Man Utd have confirmed season ticket price hikes this week and the decision to do away with some bigger discounts on senior prices has caused controversy.
Look at a balance sheet and strip away the emotion. One faceless football fan is getting a discount of 50% on their season ticket, while another is getting just 25% off. With money to be made, it’s an anomaly you want to put an end to.
So that is what Sir Jim Ratcliffe’s Ineos empire does. The cost-cutting extraordinaires decide that a 25% discount rate will now be introduced for every senior citizen season ticket at Old Trafford. The club ended the half-price discount for new senior rates a couple of years ago.
Maybe it will add another £500,000 to the budget. Or maybe those elderly fans will give up their cheap seats, and Manchester United can put them back on the market for top dollar. Perhaps it won’t be a season ticket seat any more, but that can be sold week to week to different supporters who might pop into the Megastore and splash the cash on a rare visit to Old Trafford.
This is the panacea that United – and many other clubs, it should be said – are chasing now. Tickets that are sold on a game-by-game basis to customers who might only attend one or two games a season, but will spend heavily while they are there.
And yes, they are now seen as customers rather than fans. That is how Premier League clubs view the people who attend their games and it is certainly what this Manchester United regime thinks of the people who pack Old Trafford every week.
This is a decision made from the point of view of a business that deals with customers. If you can’t afford it, don’t buy it. Someone else will.
But football clubs cannot be treated as any other business, and those business-savvy owners who get involved with clubs soon find out that trying to do so is unpopular. Ratcliffe has had a taste of that already, and the anger that has risen to the surface since Monday’s announcement of ticket price changes suggests he will get more flak coming his way.
The 5% rise in prices across the board has been criticised, but the cuts to senior discounts have formed the base for most of the disgruntlement. There is no escaping from the fact that hundreds of lifelong United fans who have been going to Old Trafford for decades will now be forced to stop going to the game.
That is the human cost of a decision made purely on finance. United were gradually phasing out the 50% senior discount by no longer offering those rates to new ticket holders. But this decision has fast-tracked that and dramatically altered the cost of supporting their team for elderly fans.
During recent protests at Old Trafford, the mantra has been ‘your debt not ours’, but it’s becoming increasingly clear that supporters are expected to foot a part of the bill for paying off the Glazers’ debt. Ratcliffe has remained silent on that, as the deal compelled him to do, but it was a terrible look that on the weekend when he opted to break cover and praise the club’s despised majority owners, he then hit fans in the pocket just a couple of days later.
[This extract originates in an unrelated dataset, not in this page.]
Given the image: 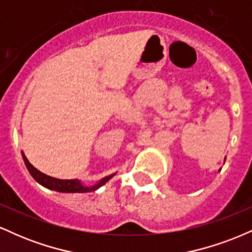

“To be fair to the Glazers, they’re really good on the commercial side. The people who advise me say the fans don’t want to hear it. So I’ve got to be cautious. I get a lot of criticism if I support the Glazers, but the fact is they’re really decent people,” Ratcliffe said in an interview with The Sunday Times.
“They’re East Coast, you know – that old East Coast America, they’re very polite, they’re very civilized, they’re the nicest people on the planet. There isn’t a bad bone in Joel Glazer’s body. Part of the problem is there isn’t a bad bone in his body.
“We have a very professional partnership with the Glazer family. They’re really honest and straightforward, not what you expect when you read about them in the press. And they’re both [Avram and Joel – the most involved in the club] passionate about Manchester United. I like them as people.”
It was an astonishing way to describe a family who have loaded this club with debt to the extent that Ratcliffe is now sacking staff and fleecing fans to balance the books. He couldn’t criticise the Glazers, but he didn’t have to praise them.
But he is right that they are impressive businesspeople, and maybe that is why Ratcliffe likes them so much. Because, just like them, he sees Manchester United as a business as well. Customers, not fans.